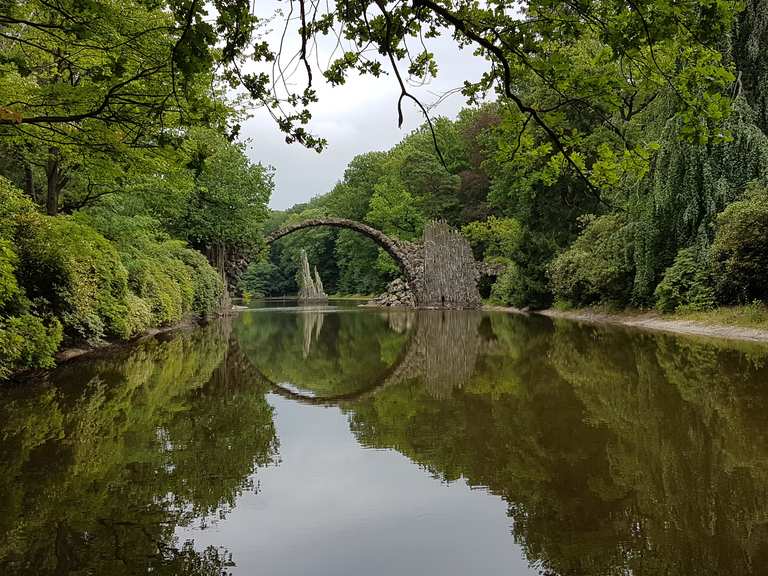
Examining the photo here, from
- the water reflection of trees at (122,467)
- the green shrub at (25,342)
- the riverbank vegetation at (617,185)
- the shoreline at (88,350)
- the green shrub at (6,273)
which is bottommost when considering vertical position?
the water reflection of trees at (122,467)

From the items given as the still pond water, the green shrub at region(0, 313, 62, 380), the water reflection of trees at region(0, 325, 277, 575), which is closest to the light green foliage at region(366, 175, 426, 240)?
the still pond water

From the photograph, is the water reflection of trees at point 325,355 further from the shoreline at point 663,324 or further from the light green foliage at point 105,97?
the shoreline at point 663,324

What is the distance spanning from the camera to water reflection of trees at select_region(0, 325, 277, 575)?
3.13m

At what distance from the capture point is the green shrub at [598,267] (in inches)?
786

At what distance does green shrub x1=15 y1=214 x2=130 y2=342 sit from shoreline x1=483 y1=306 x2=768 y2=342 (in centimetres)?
1314

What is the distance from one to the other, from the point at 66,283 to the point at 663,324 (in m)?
14.8

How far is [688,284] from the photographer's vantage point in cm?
1616

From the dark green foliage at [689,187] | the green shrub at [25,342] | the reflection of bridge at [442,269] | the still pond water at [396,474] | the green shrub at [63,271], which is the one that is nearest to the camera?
the still pond water at [396,474]

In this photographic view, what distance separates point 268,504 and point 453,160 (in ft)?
144

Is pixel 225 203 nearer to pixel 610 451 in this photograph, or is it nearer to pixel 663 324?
pixel 663 324

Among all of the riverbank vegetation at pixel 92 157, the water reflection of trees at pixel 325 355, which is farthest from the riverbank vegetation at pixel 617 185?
the water reflection of trees at pixel 325 355

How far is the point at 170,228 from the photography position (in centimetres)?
2784

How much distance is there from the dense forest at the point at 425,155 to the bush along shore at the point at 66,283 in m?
0.04

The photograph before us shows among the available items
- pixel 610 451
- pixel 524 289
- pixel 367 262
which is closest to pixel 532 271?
pixel 524 289
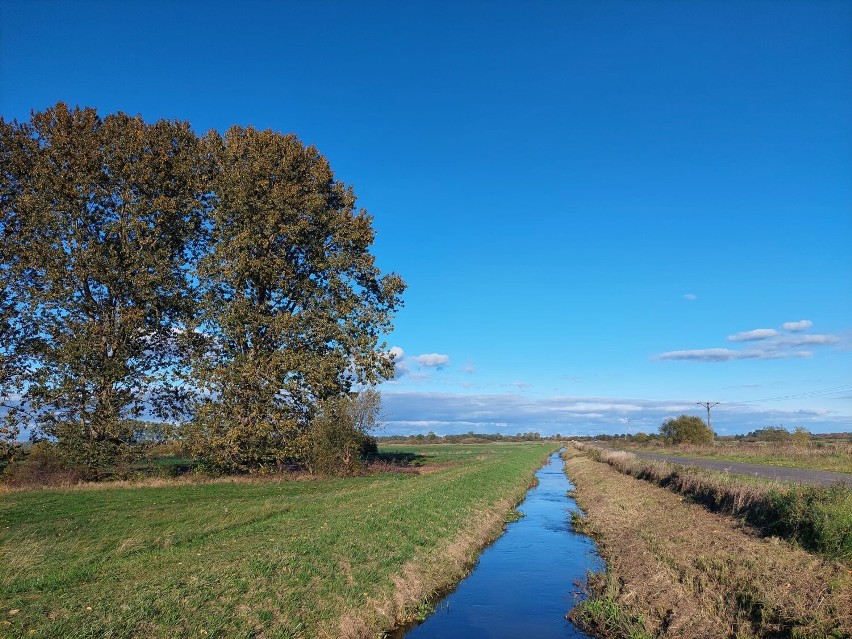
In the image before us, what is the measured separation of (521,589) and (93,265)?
29.1 meters

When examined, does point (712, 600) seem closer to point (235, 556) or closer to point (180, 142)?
point (235, 556)

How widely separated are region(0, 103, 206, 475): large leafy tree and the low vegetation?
100.0ft

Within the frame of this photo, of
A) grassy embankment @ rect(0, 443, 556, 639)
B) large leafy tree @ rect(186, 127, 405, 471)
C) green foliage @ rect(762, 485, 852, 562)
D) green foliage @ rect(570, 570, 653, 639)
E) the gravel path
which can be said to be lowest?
green foliage @ rect(570, 570, 653, 639)

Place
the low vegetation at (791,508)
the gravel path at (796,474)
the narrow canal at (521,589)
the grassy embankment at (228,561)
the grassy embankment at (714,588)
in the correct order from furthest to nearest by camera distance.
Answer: the gravel path at (796,474)
the low vegetation at (791,508)
the narrow canal at (521,589)
the grassy embankment at (714,588)
the grassy embankment at (228,561)

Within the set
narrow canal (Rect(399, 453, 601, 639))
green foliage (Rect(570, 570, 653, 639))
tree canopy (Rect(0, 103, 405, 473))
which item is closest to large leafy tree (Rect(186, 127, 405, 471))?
tree canopy (Rect(0, 103, 405, 473))

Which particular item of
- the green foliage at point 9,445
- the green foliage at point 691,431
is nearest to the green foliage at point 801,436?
the green foliage at point 691,431

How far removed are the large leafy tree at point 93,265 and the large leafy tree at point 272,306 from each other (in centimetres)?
316

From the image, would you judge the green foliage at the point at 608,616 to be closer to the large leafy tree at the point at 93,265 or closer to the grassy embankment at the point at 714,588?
the grassy embankment at the point at 714,588

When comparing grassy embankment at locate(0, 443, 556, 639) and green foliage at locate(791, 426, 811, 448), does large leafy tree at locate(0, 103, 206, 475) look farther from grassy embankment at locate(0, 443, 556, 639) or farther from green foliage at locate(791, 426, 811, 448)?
green foliage at locate(791, 426, 811, 448)

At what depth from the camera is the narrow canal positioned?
12.8 metres

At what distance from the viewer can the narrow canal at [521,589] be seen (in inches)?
504

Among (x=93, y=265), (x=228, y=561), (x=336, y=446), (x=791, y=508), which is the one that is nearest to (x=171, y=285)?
(x=93, y=265)

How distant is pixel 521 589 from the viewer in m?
16.2

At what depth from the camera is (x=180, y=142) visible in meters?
35.7
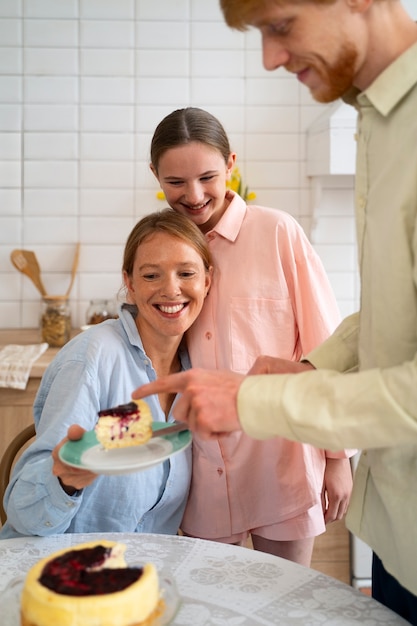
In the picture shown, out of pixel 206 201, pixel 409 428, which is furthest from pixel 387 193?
pixel 206 201

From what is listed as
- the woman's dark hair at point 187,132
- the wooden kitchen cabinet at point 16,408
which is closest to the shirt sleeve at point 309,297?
the woman's dark hair at point 187,132

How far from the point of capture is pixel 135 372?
1751 mm

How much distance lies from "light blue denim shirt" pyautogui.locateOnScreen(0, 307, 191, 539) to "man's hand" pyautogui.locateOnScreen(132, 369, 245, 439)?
482mm

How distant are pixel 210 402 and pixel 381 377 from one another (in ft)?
0.75

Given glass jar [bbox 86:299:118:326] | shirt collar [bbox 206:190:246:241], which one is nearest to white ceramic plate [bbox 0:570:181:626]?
shirt collar [bbox 206:190:246:241]

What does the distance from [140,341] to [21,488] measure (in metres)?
0.44

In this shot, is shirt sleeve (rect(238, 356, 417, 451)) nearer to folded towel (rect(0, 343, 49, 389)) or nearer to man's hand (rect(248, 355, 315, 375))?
man's hand (rect(248, 355, 315, 375))

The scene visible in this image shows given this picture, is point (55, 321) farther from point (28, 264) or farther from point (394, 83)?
point (394, 83)

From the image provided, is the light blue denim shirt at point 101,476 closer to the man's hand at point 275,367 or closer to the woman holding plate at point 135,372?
the woman holding plate at point 135,372

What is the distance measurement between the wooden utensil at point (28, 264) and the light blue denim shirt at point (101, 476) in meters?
1.48

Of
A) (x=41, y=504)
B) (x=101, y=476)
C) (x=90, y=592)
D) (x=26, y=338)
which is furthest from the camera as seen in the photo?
(x=26, y=338)

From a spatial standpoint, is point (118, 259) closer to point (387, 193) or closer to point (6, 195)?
point (6, 195)

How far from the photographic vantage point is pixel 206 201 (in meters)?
1.85

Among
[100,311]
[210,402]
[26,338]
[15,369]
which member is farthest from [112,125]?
[210,402]
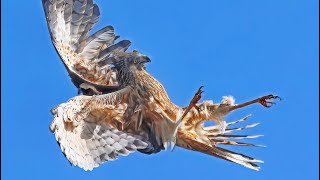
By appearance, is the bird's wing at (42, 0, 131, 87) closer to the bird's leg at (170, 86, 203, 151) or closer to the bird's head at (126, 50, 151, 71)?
the bird's head at (126, 50, 151, 71)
● ● ● ● ● ● ●
Required task → Format everything from the line containing "The scene visible" down to the end of the data as a Markdown table with the columns Row and Entry, skipping blank lines and leaving out the pictures.

Exercise response →
| Row | Entry |
|---|---|
| 1 | The scene visible in this image shows given this picture, is point (55, 321) farther from point (28, 264) or farther from point (394, 83)? |
| 2 | point (394, 83) |
| 3 | From the image provided, is the light blue denim shirt at point 101,476 closer to the man's hand at point 275,367 or closer to the woman holding plate at point 135,372? |
| 4 | the woman holding plate at point 135,372 |
| 5 | What is the distance measurement between the wooden utensil at point (28, 264) and the light blue denim shirt at point (101, 476) in meters? |
| 6 | 1.48 |
| 7 | Of |
| 8 | A) (x=41, y=504) |
| 9 | B) (x=101, y=476) |
| 10 | C) (x=90, y=592) |
| 11 | D) (x=26, y=338) |
| 12 | which is furthest from the camera as seen in the photo? |
| 13 | (x=26, y=338) |
| 14 | From a spatial standpoint, is point (118, 259) closer to point (387, 193) or closer to point (6, 195)? |
| 15 | point (6, 195) |
| 16 | How far from the photographic vantage point is pixel 206 201 (in meters)? |
| 17 | 1.85 |
| 18 | Among |
| 19 | [100,311] |
| 20 | [210,402] |
| 21 | [26,338] |
| 22 | [15,369] |
| 23 | which member is farthest from [112,125]? |
| 24 | [210,402] |
| 25 | By appearance, is the bird's wing at (42, 0, 131, 87) closer to the bird's leg at (170, 86, 203, 151) or closer to the bird's head at (126, 50, 151, 71)? |
| 26 | the bird's head at (126, 50, 151, 71) |